第103話:和酒(?)に弱ぇー・・・
一騒動が治まった後、結局俺達もサヤ達と同じ旅館で泊まることになった。
彼女はこの街の代官だそうで、この旅館が気に入ってからは一室をずっと借りているとのことだ。
まぁ確かに、この旅館は広く、清掃も行き届いている。
それに何といっても各部屋に温泉風呂が備え付けられている。
ここに泊まっていたいのも分かるというものだ。
一旦それぞれの部屋に別れた後、サヤに誘われ大広間で食事をすることになった。
温かい料理は久々である。
八雲が内陸にあるため、料理も魚より肉がメインだ。
俺は久々の肉料理に舌鼓を打ちながら黙々と頬張る。
横目でティファニアの料理を見ると、彼女には特別に山菜や果物がメインの創作料理が並べられていた。
サヤの気遣いには頭が下がる思いである。
あらかた食事を終えると、酒が振舞われた。
珍しい米から作られ、トロッとした舌触りの飲み易い酒である。
以前の世界で飲んだ『和酒』に似ていた。
俺は横でサヤとティファニアが近況を、報告しあうのを聞きながら酒を楽しむ。
彼女達の話を要約すると、ティファニアはメデゥカディア島から出立した後、このライ皇国へたどり着き、サヤと出合ったそうだ。
それでティファニアとサヤはライ皇国を共に旅し、最後にたどり着いたのが、ここ八雲とのこと。
ティファニアがエルフの森であるリーフの森へ向かうため、再会を約束しここで別れたそうだ。
それからサヤはティファニアが戻ってくるのを待っていたらしいのだが、リーフの森の近海からエルフ族を乗せた船が出帆した情報を聞き、一旦は八雲を離れたそうだ。

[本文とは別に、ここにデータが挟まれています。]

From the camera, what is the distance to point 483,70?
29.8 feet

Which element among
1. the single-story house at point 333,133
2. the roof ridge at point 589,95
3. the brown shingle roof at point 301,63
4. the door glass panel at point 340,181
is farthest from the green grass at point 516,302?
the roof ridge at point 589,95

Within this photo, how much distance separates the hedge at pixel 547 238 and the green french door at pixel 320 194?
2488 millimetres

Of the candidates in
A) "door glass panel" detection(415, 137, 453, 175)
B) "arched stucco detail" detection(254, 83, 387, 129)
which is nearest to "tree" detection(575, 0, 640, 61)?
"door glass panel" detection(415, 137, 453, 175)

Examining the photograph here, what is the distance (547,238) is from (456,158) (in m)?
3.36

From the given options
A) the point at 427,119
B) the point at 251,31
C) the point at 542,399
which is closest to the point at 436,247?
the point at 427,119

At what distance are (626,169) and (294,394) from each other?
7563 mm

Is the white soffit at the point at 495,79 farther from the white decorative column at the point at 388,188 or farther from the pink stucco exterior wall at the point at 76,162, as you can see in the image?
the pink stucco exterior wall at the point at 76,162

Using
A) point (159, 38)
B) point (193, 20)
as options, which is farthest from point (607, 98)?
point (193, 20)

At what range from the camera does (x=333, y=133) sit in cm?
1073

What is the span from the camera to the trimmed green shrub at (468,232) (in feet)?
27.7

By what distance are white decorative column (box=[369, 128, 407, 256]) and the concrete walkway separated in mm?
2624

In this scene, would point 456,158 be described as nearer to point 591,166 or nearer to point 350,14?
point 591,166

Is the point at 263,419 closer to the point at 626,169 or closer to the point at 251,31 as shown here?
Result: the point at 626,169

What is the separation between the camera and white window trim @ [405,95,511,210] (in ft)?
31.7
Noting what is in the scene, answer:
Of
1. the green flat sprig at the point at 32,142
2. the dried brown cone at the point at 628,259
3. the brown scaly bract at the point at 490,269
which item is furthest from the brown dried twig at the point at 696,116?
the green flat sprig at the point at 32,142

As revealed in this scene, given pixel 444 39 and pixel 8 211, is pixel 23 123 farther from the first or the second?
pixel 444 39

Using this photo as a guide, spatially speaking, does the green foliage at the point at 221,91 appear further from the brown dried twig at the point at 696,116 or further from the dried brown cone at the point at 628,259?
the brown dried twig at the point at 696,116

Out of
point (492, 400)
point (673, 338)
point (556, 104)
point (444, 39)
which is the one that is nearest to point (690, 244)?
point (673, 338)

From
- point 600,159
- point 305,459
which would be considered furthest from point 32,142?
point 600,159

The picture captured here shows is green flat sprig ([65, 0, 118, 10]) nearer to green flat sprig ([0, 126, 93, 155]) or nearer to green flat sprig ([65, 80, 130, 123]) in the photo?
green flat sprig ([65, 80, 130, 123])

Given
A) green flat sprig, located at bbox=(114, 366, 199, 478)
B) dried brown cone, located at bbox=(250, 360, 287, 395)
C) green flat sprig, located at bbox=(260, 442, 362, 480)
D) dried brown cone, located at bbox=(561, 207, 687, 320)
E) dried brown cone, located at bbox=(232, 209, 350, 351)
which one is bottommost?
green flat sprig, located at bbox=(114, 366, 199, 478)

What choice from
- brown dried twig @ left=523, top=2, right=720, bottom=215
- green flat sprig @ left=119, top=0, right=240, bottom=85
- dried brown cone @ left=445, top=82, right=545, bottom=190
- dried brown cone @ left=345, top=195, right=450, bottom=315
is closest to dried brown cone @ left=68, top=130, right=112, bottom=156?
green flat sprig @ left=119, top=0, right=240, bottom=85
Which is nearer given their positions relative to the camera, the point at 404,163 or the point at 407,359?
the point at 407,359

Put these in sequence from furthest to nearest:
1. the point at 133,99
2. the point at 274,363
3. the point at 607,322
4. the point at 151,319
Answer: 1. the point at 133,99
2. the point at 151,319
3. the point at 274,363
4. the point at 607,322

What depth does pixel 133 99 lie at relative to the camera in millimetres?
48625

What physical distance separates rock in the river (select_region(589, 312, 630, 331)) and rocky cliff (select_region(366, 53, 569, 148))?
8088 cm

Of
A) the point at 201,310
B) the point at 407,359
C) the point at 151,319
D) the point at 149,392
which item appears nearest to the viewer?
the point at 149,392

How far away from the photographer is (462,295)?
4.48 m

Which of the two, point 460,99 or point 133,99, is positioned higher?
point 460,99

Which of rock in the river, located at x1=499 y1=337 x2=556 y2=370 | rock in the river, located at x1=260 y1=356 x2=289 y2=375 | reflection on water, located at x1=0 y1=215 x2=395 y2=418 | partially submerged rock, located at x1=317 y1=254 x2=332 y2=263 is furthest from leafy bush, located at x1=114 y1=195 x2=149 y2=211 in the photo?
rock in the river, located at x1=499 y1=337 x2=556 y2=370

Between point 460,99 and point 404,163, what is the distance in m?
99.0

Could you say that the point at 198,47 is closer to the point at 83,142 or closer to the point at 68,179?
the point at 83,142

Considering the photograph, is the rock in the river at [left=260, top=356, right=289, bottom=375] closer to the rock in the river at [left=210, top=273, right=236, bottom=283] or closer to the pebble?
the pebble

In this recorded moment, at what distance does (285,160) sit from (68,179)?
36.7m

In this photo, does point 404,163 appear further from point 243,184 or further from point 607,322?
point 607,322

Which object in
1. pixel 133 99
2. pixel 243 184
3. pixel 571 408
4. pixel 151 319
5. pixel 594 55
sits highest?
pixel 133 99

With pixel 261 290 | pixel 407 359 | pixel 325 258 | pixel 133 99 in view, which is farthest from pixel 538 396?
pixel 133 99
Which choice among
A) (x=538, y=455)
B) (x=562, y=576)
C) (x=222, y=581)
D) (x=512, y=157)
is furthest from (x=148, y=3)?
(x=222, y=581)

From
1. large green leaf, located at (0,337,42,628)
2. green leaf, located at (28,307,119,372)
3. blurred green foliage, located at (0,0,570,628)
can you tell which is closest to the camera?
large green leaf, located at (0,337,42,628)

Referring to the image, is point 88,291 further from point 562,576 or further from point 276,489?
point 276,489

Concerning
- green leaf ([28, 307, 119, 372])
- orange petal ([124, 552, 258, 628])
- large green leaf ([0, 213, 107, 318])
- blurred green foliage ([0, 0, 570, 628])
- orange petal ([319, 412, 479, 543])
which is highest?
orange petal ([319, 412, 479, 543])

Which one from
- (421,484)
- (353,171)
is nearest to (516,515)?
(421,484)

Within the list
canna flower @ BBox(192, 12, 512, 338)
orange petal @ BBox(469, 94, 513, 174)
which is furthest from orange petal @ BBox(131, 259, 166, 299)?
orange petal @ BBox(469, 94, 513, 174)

それから一月も経たずして、エルフ族の船がリーフの森へ帰ってきたことを知る。
もしかしたらティファニアが帰ってくるかと思い、サヤも八雲へ戻ってきたとのこと。
ただ、いくら待ってもティファニアは現われない。
そうこうしている内に、彼女の父親であるライ皇国皇帝からサヤへ代官の任を命ぜられたそうだ。
それでまぁ、今に至るらしい。
ところどころ『移動魔法車』とか良く分からない言葉が出てきたのが気になるが。
「それで、ティファニアはこれからどうするのじゃ?」
自分のことを話し終えたサヤがティファニアへ尋ねる。
「私達は西の森、つまりリーフの森へ向かいます」
「なんと! そこから戻ってきたのではないのか?」
「そうですね。話せば長くなるのですが――――」
今度はティファニアがサヤと別れてからのことを話し始める。
別段隠すような話でもなかったため、口を挟むことはない。
他国の内情の話であるが、口止めをされたわけでもないしな。
件の古竜討伐の話になると、サヤが身を乗り出して聞き入っている。
ただ、物語が核心へ至るにつれ、サヤが俺を凝視するようになった。
どうやらその話を聞いてもまだ、俺への疑いは晴れないようだ。
「改めて確認するぞ? こやつが神の使途で、この世界の救済者だというのじゃな? で、ティファニア達は魔王を倒す旅をしていると。その過程でまずは世界樹を復活させるために戻ってきたということじゃな?」
「そうです。それが私達エルフ族の悲願ですから。セリア様ならそれを叶えていただけます」
「ふむ・・・・。また、行ってしまうのか」
「はい。今度は北部の魔王の支配領域へ向かいます」
それはつまり、今生の別れを意味する。
「嫌じゃ、嫌じゃ。わらわはもう少しティファニアと一緒にいたいのじゃ!」
サヤは駄々っ子のように首を振る。
歳相応の振る舞いであるが、サヤのことを知る人物であればこのような行動を彼女が見せたことに驚くだろう。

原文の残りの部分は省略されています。